Figure 4. cPTH expands Th17 cells through TNF and TNFR1 signaling

a-b. Relative frequency of Th17 cells in the spleen and BM of WT and TNF−/− mice. c. IL-17A mRNA levels in BM CD4+ cells of WT and TNF−/− mice. d,e. ROR α and ROR γ t mRNA levels in BM CD4+ cells of WT and TNF−/− mice. f. Relative frequency of Th17 cells in the BM of TCRβ−/−mice previously subjected to adoptive transfer of WT T cells, TNF−/− T cells, TNFR1−/− T cells, or TNFR2−/− T cells. g. IL-17A mRNA levels in BM CD4+ cells of TCRβ−/− mice previously subjected to adoptive transfer of WT T cells, TNF−/− T cells, TNFR1−/− T cells, or TNFR2−/− T cells. h,i. Levels of RORα and RORγt mRNA in BM CD4+ cells of TCRβ−/− mice previously subjected to adoptive transfer of WT T cells, TNF−/− T cells, TNFR1−/− T cells, or TNFR2−/− T cells. Data are expressed as the mean ± SEM. n = 8 mice per group. All data passed the Shapiro-Wilk normality test and were analyzed by 2-Way ANOVA.*=p<0.05, **=p<0.01 and ***=p<0.001 compared to the corresponding vehicle group.
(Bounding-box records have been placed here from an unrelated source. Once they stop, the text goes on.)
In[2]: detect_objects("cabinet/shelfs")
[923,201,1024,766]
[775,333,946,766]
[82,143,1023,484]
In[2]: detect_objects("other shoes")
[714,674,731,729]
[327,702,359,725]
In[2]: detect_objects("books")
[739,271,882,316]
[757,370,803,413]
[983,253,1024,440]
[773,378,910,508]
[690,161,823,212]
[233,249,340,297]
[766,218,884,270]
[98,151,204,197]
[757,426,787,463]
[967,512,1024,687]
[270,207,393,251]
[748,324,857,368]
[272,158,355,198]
Figure 5. cPTH expands Th17 cells, causes bone loss and stimulates bone resorption through activation of G α S in naïve CD4+ cells

a. cPTH increases the sensitivity to TNF of naïve CD4+ cells from WT and G α S fl/fl mice but not of those from G α S^ΔCD4,8 mice. Naïve CD4+ cells were sorted from vehicle and cPTH treated mice and cultured with TNF (10–50 ng/ml) to induce their differentiation into Th17 cells. b. TNFR1 mRNA levels in BM CD4+ cells. c. TRAF2 mRNA levels in BM CD4+ cells d. Frequency of BM Th17 cells. e-g. mCT indices of bone volume and structure. h-j. Serum levels of CTX, P1NP and osteocalcin (OCN). Data are shown as mean ± SEM. n = 5 mice per group for panels b-c. n = 16 G α S fl/fl mice per group and 21 G α S^ΔCD4,8 mice per group for panels d-j. All data passed the Shapiro-Wilk normality test and were analyzed by 2-Way ANOVA. *=p<0.05, **=p<0.01, ***=p<0.001 and ****=p<0.0001 compared to the corresponding vehicle group. # = p<0.05 compared to the G α S^ΔCD4,8 cPTH group.

Figure 6. The L-type calcium channel blocker diltiazem (DIZ) prevents the effects of cPTH

a relative frequency of BM Th17 cells, b IL-17A mRNA levels in BM CD4+ cells c-d expression of RORα and RORγt mRNA in BM CD4+ cells, e-j µCT indices of bone volume and structure. k,l. Serum levels of CTX and P1NP. Data are shown as mean ± SEM. n = 12 mice per group. All data passed the Shapiro-Wilk normality test and were analyzed by 2-Way ANOVA. *=p<0.05, **=p<0.01, ***=p<0.001 and ****=p<0.0001 compared to the corresponding vehicle group. ## = p<0.01 compared to the DIZcPTH group.